THE NHS should use private companies and the third sector in future if that is best for patients, the departing head of the region’s Foundation Trust has claimed.
Jules Preston is stepping down from his role as chairman of Northumberland, Tyne and Wear NHS Foundation Trust next month.
The former head of Sunderland Trade and Enterprise Council said he still strongly believes in the NHS.
But he said investment from businesses and charities could be a way forward for the beleaguered service, provided care remains free to patients.
Mr Preston said: “There is a political battle going on, as to whether there is privatisation of the NHS by the back door.
“My comment on that, and I hope it is not political, is that providing we can continue to deliver services to the patient, based on NHS principles and standards at the point of delivery, it is not important that everything should be delivered by what we would call a traditional NHS hospital.
“If the best provision is by the third sector or a private company, the only thing that is important is that we provide the best possible care for the patient, funded by the NHS.
“Monopolies don’t usually deliver the best in any industry.”
“No job can always be perfect,” Mr Preston added. “I do not believe there is a doctor in the NHS that sets out to do something wrong.
“We don’t hear about the 99% of great work which is done, only the mistakes.”
But Mr Preston’s comments angered campaigners from groups such as Keep Our NHS Free North East, which last month battled against the takeover of a Newcastle GP practice by a private firm.
Several doctors resigned when management of the Grainger Medical Group in Benwell was handed over to Care UK, which is owned by a private equity fund.
Paul Baker, one of the campaigners, said any form of privatisation signalled the beginning of the end for the NHS.
It’s the same old chestnut,” he said. “The trouble is that private companies are owned by shareholders that have invested their money in them.
“That investment may not be for pure greed but they do need a return. The chief motivator of any private company is profit.”

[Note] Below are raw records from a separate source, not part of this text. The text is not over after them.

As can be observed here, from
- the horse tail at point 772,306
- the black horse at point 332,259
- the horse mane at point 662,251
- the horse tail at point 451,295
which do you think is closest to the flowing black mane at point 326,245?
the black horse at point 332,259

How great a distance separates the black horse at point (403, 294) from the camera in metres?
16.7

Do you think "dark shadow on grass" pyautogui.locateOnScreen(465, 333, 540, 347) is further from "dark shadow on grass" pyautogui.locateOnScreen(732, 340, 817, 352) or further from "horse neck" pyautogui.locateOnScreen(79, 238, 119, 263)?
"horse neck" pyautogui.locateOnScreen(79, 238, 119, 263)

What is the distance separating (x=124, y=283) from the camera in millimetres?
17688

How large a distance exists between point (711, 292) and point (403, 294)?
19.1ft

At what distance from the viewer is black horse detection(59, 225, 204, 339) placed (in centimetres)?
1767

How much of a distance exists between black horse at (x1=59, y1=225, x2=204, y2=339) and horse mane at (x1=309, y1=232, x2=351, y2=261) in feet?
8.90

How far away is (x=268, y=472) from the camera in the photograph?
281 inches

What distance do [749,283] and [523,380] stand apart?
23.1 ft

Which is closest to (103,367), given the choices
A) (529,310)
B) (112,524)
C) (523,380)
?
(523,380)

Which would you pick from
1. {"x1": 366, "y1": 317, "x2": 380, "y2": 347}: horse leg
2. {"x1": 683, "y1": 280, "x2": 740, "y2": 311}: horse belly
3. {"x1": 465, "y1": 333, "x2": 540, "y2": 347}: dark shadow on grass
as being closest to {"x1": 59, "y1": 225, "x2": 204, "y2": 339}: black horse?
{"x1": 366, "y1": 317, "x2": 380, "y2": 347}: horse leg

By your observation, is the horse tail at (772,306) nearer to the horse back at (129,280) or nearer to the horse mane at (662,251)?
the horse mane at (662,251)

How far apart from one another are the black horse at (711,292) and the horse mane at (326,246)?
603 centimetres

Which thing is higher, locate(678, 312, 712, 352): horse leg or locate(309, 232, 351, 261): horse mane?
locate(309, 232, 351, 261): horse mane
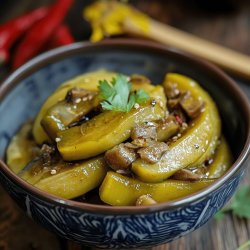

Fellow campaigner Martin Manesse, whose father was a GP, added: “It is absolutely the start of a slippery slope.
“The problem is that the money given to private companies by the Government ends up being split between health care and their own shareholders.”
Mr Preston is to take up a new chairmanship at Mid Yorkshire Hospitals NHS Trust. He already lives in the county, having moved with his wife to Boroughbridge, North Yorkshire, last year.
RISING TO THE CHALLENGE
IN his six-and-a-half years in charge, Mr Preston has helped Northumberland, Tyne and Wear to become one of the best-performing Foundation Trusts in the UK.
"It has probably been the most satisfying job I have ever had," he said. "To take an organisation through merger, then through Foundation Trust status, and currently going through transformation of services ... it has been quite a challenge and that is something I have enjoyed."
But this year, the trust – which provides mental health and disabilities care and treatment – suffered a damning report after abuse of patients was uncovered at the Roycroft Unit in Newcastle. "We have to learn from our mistakes," said Mr Preston. "The thing we have done is to be very open when we have made a mistake, such as at the Roycroft Unit."
He added: "Working with people is far greater than working against them. Better communication and working together have been the cornerstones of my office.
"But if I did anything right in office it was to appoint Dr Gillian Fairfield as chief executive, someone who is a doctor and understands clinicians. That has been my big achievement here.
"I will be sad to leave but I know I am leaving a really successful trust that has an exciting and ambitious future ahead of it."